Would it be possible to write out each entry below exactly, without the pictures?

::: Task inputs

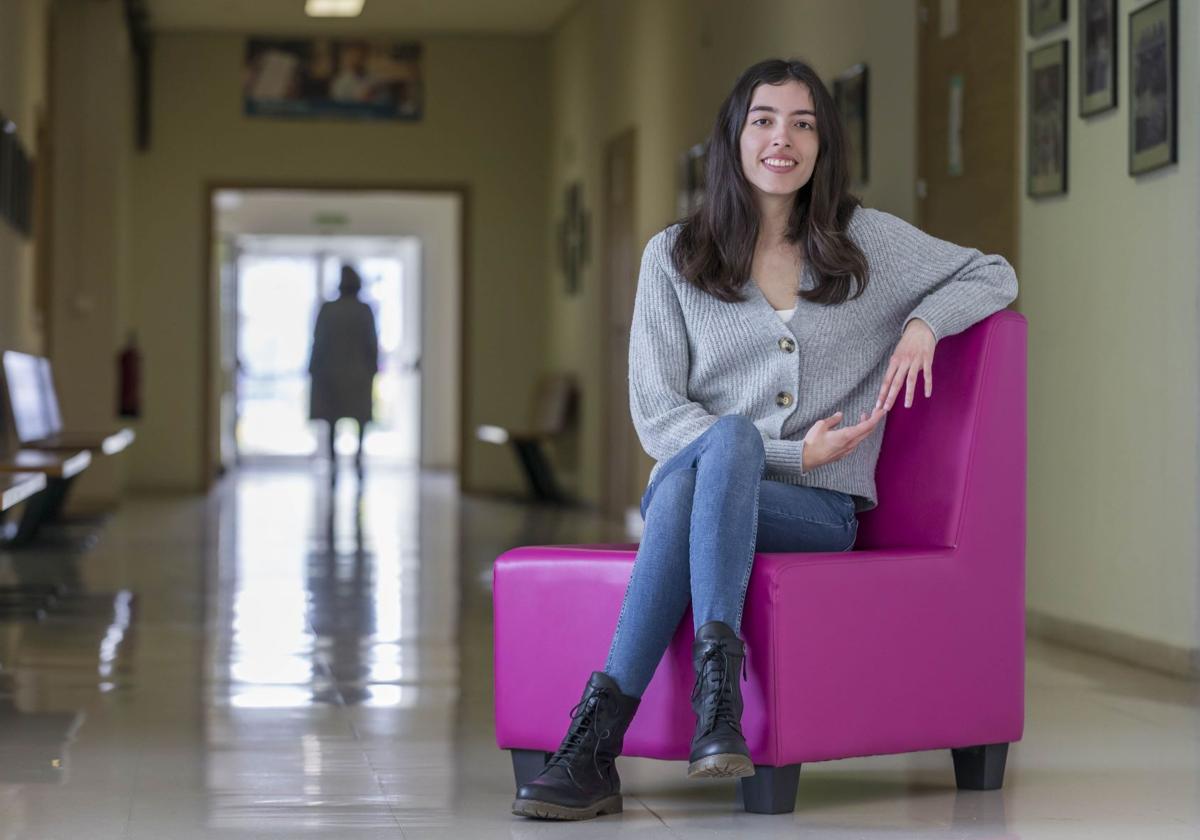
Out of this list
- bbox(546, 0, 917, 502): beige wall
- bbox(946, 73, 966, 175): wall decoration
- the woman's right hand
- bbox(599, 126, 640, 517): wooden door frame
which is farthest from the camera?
bbox(599, 126, 640, 517): wooden door frame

::::::

# [Correct response]
Out of this list
- bbox(546, 0, 917, 502): beige wall
- bbox(946, 73, 966, 175): wall decoration
- the woman's right hand
- bbox(599, 126, 640, 517): wooden door frame
which is farthest from the camera?
bbox(599, 126, 640, 517): wooden door frame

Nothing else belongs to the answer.